My Resolutions…2013

526772_532712873423076_748988913_n      New Year’s Resolutions….too often equated with a silly annual attempt to make some drastic life change. Why does this have to be a half-hearted thought complete with a nod and wink to defeat. I vow that this year…it will be different for me. Oh I may try to eat healthier…sleep more…and cut out some of the wine (maybe). But these are not resolutions about my life, they are mere attempts I will make now and again to get my body back on track. My resolutions- declarations as they are- will encompass my life as a human being and not what society determines through mass commercials of dream diets and exotic exercise equipment.

     As you sit and ponder your New Year’s Resolutions…I ask you to consider this to be the year of your personal declaration of who you are and strive to be each day. There will be moments of regression (much like eating cake on a diet) but overall…the awareness and focus of being a better person within our souls regardless of our body shapes and sizes.

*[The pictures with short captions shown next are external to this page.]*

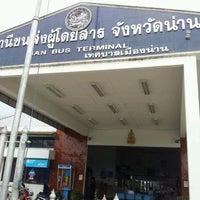 รูปภาพถ่ายที่ สถานีขนส่งผู้โดยสารจังหวัดน่าน โดย Lazy P. เมื่อ 1/30/2012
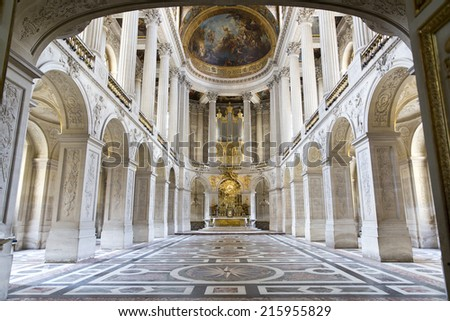 VERSAILLES, FRANCE - August 7, 2014: Interior of Chateau de Versailles (Palace of Versailles) near Paris on August 7, 2014, France. Versailles palace is in UNESCO World Heritage Site list since 1979.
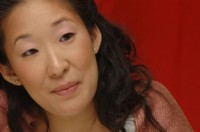 Sandra Oh picture G219960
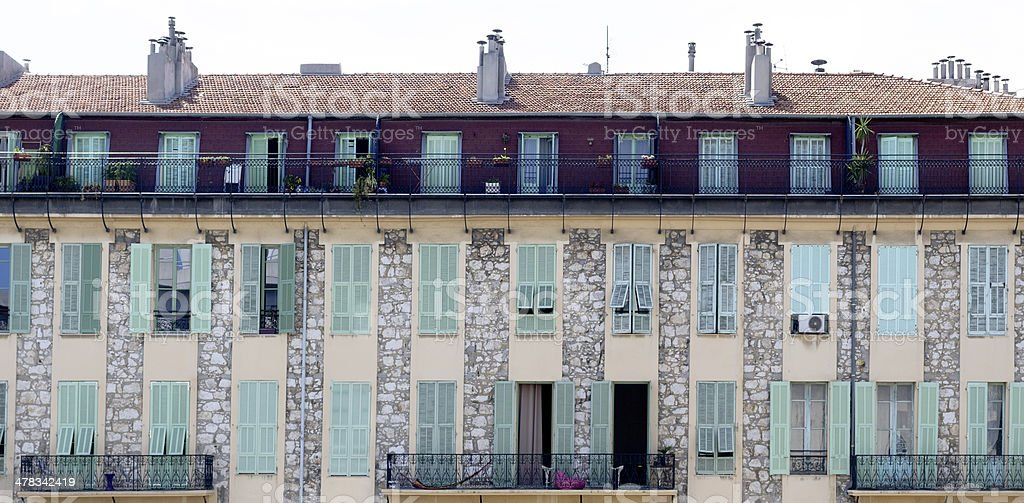 Front View Of Old Building with Shutters royalty-free stock photo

So here I write my life resolutions….

I resolve to be a better listener to others- for when one speaks they do so with the desire to be heard. One of the greatest gifts we can give another is letting their voice speak their thoughts. Wars have been fought over the right to be heard and many have died trying. It is a basic human right to have a voice, to be seen and noted. Yet, this is difficult…very difficult especially when the words do not connect with my own. I realize this and desire to make a better effort to open my ears and close my mouth more.

I resolve to be a better steward to the planet earth. I am concerned about the future of the earth and our impact upon what life holds for our children and grandchildren. Nature’s beauty and our wonderful planet has been taken for granted way too long and I must do my part to respect this world that I live upon. I have so long been a taker and cluttered the world with my garbage. I hope to explore ways to change, be kinder in my consumption.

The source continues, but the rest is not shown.